▶ [SELECTED EXTRACT]
[start]

All of her topics were rooted in an inspirational message about the responsibility of African-Americans as a people to stand up, speak out, be heard and share stories of trial and triumph.

Richmond Mayor Levar M. Stoney, who briefly attended, proclaimed April 28 “Nikki Giovanni Day,” as did Mayor Richard Headen of the village of Lincoln Heights, Ohio, where Ms. Giovanni grew up.

“I’m incredibly proud of the Black Lives Matter movement,” Ms. Giovanni told the Richmond Free Press in an interview before her talk. “The movement gives impetus to a number of people for change and it’s been a big help to mobilizing white women.

“It’s easy to see how, for white women, rights to their own bodies are being bought and sold in Washington,” she said, referring to President Trump signing legislation in April that strengthens state and local government rights to withhold federal funding for family planning services related to contraception, fertility, pregnancy care and more.

Countering such measures requires strength and resilience that can be derived from art, she said. Music, for example, helped Africans cope with the devastating circumstances of the Middle Passage and helped African-Americans build communities once they arrived in the foreign land that would become America.

“Think about being under the deck of a ship, not knowing where you are going or what you’re going to face when you get there,” she said. “How did we handle it? Music.”

Like all creative endeavors, today’s art has some hits and misses in her opinion.

“I hated that movie ‘Moonlight,’ ” she said. “Everybody in it was crazy.

“But ‘Hidden Figures’ — now that was the best film of the year,” she continued. “There are more stories like those that need to be told, and the generation coming up needs to find and tell those stories.”

Activists in the Civil Rights Movement created space for stories such as “Hidden Figures” to be lived through and told, Ms. Giovanni said in her speech. While racism is here and is likely to continue to exist, African-Americans no longer have to face “colored only” water fountains, entrances or seating on buses.

“I’m proud of the work of my generation because we shut down segregation,” she said. “Black people are an amazing people.”

Civil rights icons such as Fannie Lou Hamer, Dr. Martin Luther King Jr., Medgar Evers and others endured, were beaten, abused and died so that the current generation could vote without worrying about threats to their lives, she said.

And she warned that African-Americans must be steadfast and careful about getting distracted by the antics of the current administration in the White House.

In addressing the apathy that seems to exist among several voting segments, she said active participation in the community is a must, not an option.

“You don’t have the right to give up,” she said. “When I hear people saying they don’t have an hour to go vote, or whatever, if anybody feels they can’t do something, look no further than Fannie Lou Hamer, who took a beating so that we could vote.”

[end]

▶ [INFORMATION PROVIDED]
[start]

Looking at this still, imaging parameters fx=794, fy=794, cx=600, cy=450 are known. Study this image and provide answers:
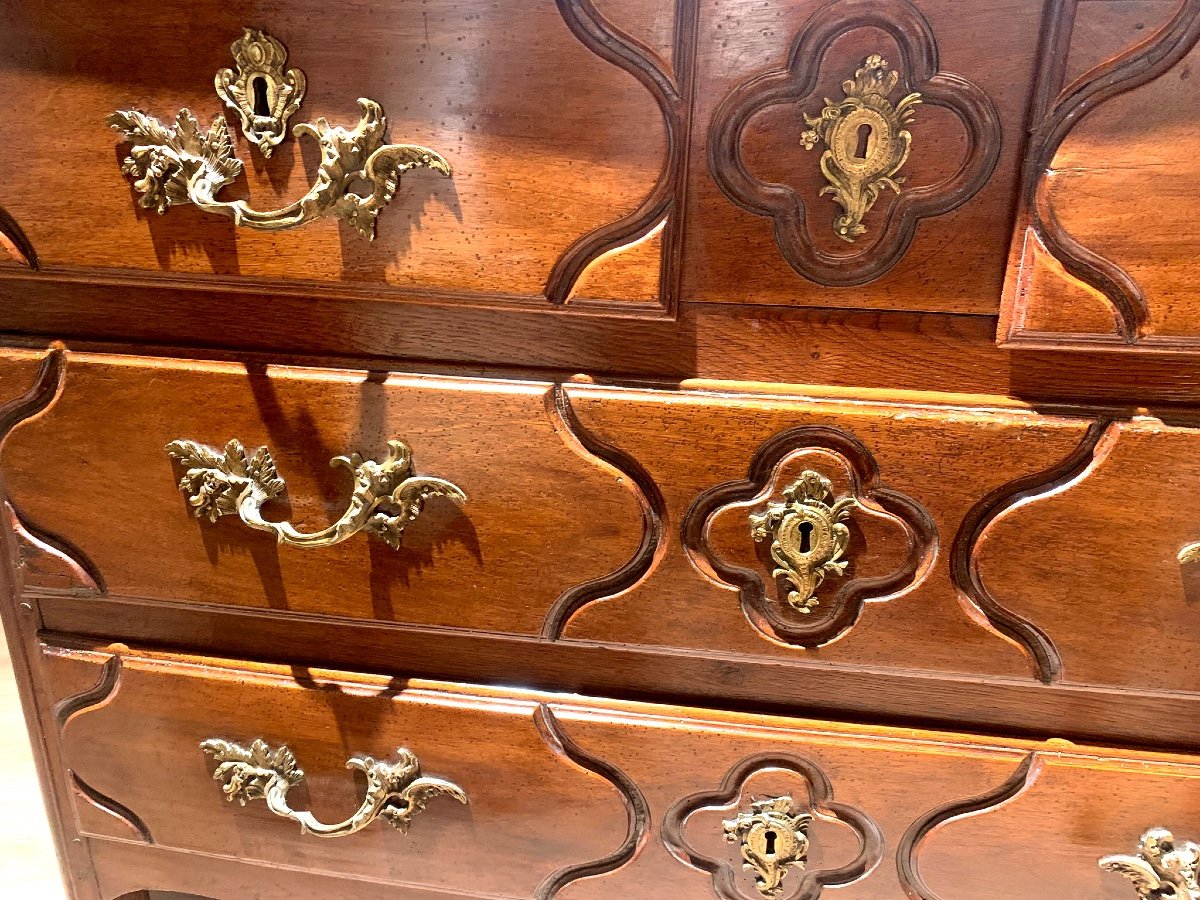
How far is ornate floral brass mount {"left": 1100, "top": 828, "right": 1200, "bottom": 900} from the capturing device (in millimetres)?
527

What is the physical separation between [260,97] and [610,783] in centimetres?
52

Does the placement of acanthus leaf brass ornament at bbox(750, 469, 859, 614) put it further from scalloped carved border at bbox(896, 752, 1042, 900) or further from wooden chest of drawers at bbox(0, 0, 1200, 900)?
scalloped carved border at bbox(896, 752, 1042, 900)

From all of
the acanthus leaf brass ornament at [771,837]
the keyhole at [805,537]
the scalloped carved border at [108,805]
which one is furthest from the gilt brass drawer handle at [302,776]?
the keyhole at [805,537]

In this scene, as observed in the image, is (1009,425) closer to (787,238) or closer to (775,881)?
(787,238)

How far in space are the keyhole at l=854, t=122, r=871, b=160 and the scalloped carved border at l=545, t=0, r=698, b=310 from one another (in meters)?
0.10

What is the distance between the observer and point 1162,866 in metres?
0.53

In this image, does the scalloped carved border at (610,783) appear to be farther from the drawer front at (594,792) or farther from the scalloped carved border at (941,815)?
the scalloped carved border at (941,815)

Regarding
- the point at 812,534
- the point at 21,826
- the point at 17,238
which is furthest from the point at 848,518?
the point at 21,826

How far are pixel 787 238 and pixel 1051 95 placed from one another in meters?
0.15

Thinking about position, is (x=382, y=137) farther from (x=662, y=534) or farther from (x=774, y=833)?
(x=774, y=833)

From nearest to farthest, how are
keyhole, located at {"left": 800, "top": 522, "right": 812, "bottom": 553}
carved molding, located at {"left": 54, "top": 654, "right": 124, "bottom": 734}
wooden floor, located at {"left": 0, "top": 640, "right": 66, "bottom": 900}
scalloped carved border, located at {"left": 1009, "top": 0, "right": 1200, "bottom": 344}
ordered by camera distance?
scalloped carved border, located at {"left": 1009, "top": 0, "right": 1200, "bottom": 344}, keyhole, located at {"left": 800, "top": 522, "right": 812, "bottom": 553}, carved molding, located at {"left": 54, "top": 654, "right": 124, "bottom": 734}, wooden floor, located at {"left": 0, "top": 640, "right": 66, "bottom": 900}

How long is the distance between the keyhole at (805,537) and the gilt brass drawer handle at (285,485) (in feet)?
0.74

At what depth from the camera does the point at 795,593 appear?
0.52 meters

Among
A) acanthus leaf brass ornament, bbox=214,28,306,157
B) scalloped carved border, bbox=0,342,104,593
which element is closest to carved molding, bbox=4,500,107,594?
scalloped carved border, bbox=0,342,104,593
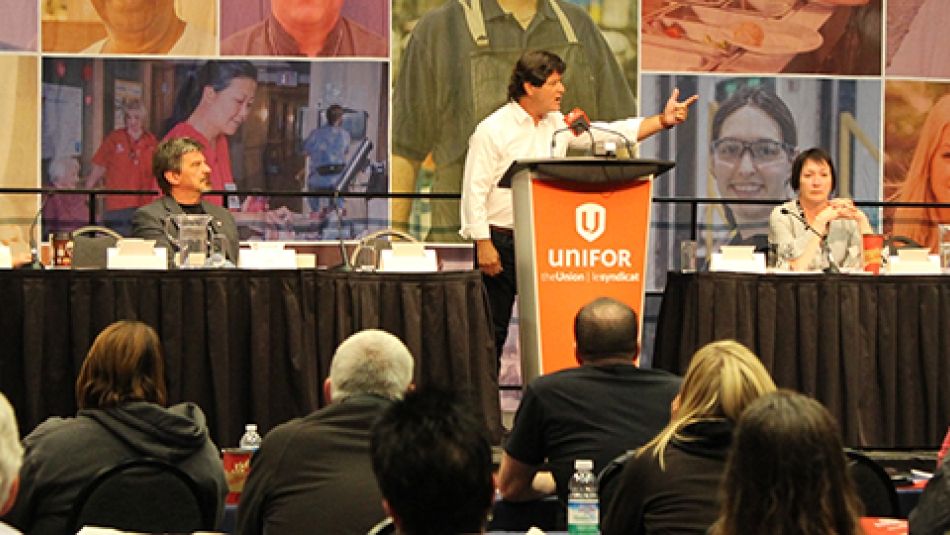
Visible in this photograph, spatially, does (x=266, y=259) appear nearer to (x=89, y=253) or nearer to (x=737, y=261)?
(x=89, y=253)

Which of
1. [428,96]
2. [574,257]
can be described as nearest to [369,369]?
[574,257]

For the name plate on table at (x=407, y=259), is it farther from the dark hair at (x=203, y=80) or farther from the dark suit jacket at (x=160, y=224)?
the dark hair at (x=203, y=80)

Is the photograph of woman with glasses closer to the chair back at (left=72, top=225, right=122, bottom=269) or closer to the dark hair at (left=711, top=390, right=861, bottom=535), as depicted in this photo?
the chair back at (left=72, top=225, right=122, bottom=269)

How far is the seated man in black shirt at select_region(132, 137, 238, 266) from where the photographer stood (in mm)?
5676

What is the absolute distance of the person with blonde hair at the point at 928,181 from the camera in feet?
27.6

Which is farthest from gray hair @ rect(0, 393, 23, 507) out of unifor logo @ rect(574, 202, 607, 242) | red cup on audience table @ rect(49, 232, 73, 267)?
red cup on audience table @ rect(49, 232, 73, 267)

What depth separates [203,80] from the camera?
7953mm

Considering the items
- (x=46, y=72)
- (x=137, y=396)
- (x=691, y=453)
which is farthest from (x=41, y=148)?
(x=691, y=453)

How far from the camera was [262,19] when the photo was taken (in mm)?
7980

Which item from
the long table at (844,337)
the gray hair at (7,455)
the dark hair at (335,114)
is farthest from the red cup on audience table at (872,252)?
the gray hair at (7,455)

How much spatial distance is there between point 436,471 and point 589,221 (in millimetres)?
3153

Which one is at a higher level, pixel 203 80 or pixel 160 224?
pixel 203 80

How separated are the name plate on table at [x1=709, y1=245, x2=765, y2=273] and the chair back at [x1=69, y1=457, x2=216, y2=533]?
→ 2859mm

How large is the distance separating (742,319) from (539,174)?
42.8 inches
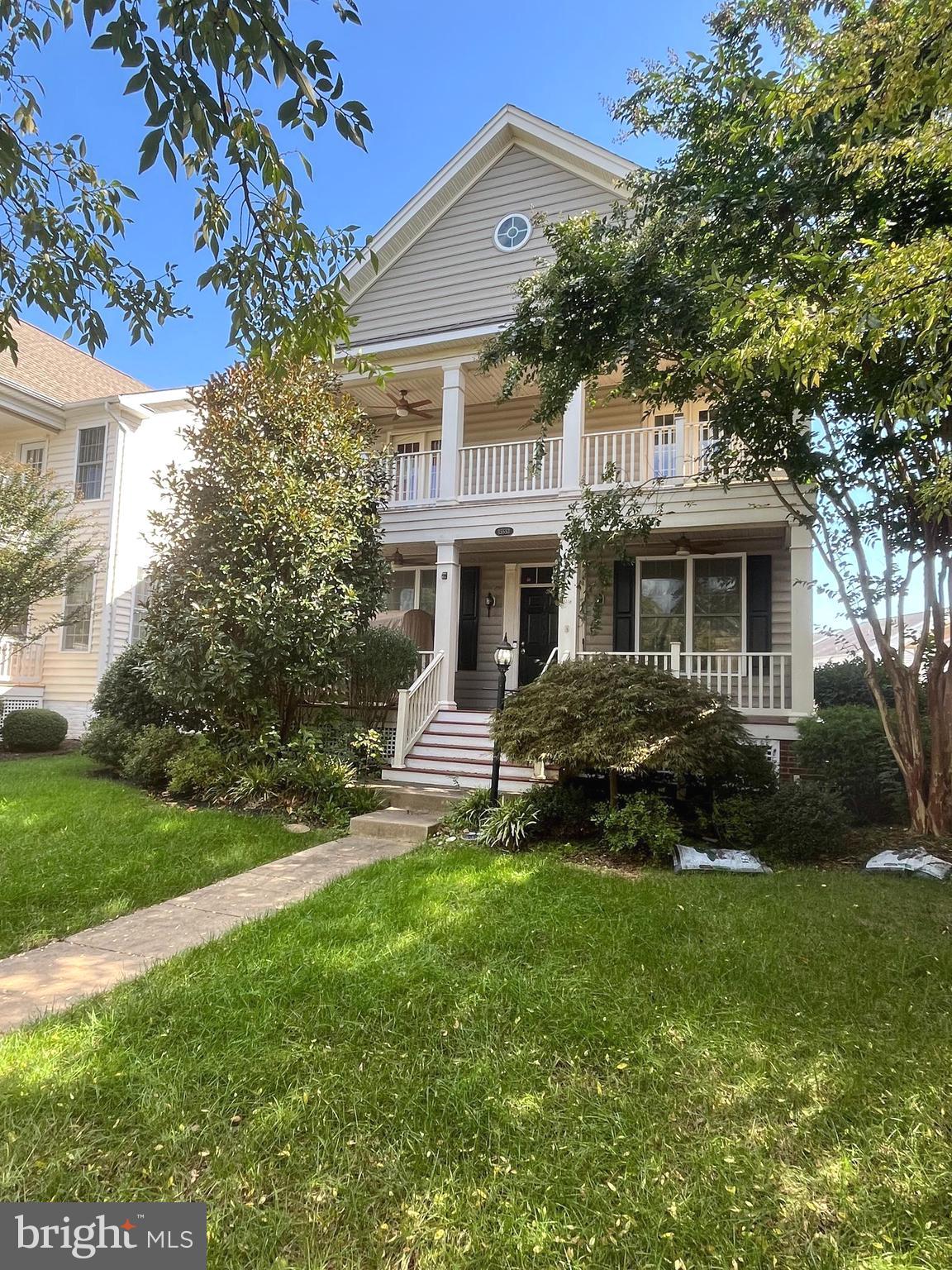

[end]

▶ [TO-DO LIST]
**A)** Rewrite the paragraph beginning "Civil rights icons such as" from the article on Nikki Giovanni's talk more concisely while keeping its main facts.
**B)** Reproduce the passage from the article on Nikki Giovanni's talk starting at "And she warned" and ending at "the White House.", renaming "steadfast" as "vigilant" throughout.

▶ [ANSWERS GIVEN]
**A)** Civil rights icons like Fannie Lou Hamer, Dr. Martin Luther King Jr. and Medgar Evers endured beatings, abuse and death so that today's generation could vote without fearing for their lives, she said.

**B)**
And she warned that African-Americans must be vigilant and careful about getting distracted by the antics of the current administration in the White House.